▶ DATA LISTING
######
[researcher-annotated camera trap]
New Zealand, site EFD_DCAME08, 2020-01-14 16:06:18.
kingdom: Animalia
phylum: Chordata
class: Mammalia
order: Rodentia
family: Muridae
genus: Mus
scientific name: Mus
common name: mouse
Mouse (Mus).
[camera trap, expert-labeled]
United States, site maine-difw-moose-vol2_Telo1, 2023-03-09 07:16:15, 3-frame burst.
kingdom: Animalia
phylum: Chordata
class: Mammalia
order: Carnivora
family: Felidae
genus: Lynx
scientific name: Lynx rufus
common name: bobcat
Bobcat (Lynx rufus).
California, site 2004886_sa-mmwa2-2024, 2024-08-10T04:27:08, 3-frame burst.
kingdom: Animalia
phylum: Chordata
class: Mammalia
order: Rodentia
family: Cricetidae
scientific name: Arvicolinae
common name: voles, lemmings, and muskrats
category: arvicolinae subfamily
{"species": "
######
▶ WORK TO BE COMPLETED
Each entry must be retyped exactly as it was written above.

▶ YOUR SOLUTION
[researcher-annotated camera trap]
New Zealand, site EFD_DCAME08, 2020-01-14 16:06:18.
kingdom: Animalia
phylum: Chordata
class: Mammalia
order: Rodentia
family: Muridae
genus: Mus
scientific name: Mus
common name: mouse
Mouse (Mus).
[camera trap, expert-labeled]
United States, site maine-difw-moose-vol2_Telo1, 2023-03-09 07:16:15, 3-frame burst.
kingdom: Animalia
phylum: Chordata
class: Mammalia
order: Carnivora
family: Felidae
genus: Lynx
scientific name: Lynx rufus
common name: bobcat
Bobcat (Lynx rufus).
California, site 2004886_sa-mmwa2-2024, 2024-08-10T04:27:08, 3-frame burst.
kingdom: Animalia
phylum: Chordata
class: Mammalia
order: Rodentia
family: Cricetidae
scientific name: Arvicolinae
common name: voles, lemmings, and muskrats
category: arvicolinae subfamily
{"species": "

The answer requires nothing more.